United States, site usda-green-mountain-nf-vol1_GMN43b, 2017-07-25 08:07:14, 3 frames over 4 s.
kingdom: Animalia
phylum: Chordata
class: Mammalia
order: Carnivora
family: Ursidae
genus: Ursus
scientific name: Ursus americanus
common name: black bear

+ + + + + + +

Write out, word for word, the lines from the one containing "kingdom: Animalia" through the end of the records, with no other lines.

kingdom: Animalia
phylum: Chordata
class: Mammalia
order: Carnivora
family: Ursidae
genus: Ursus
scientific name: Ursus americanus
common name: black bear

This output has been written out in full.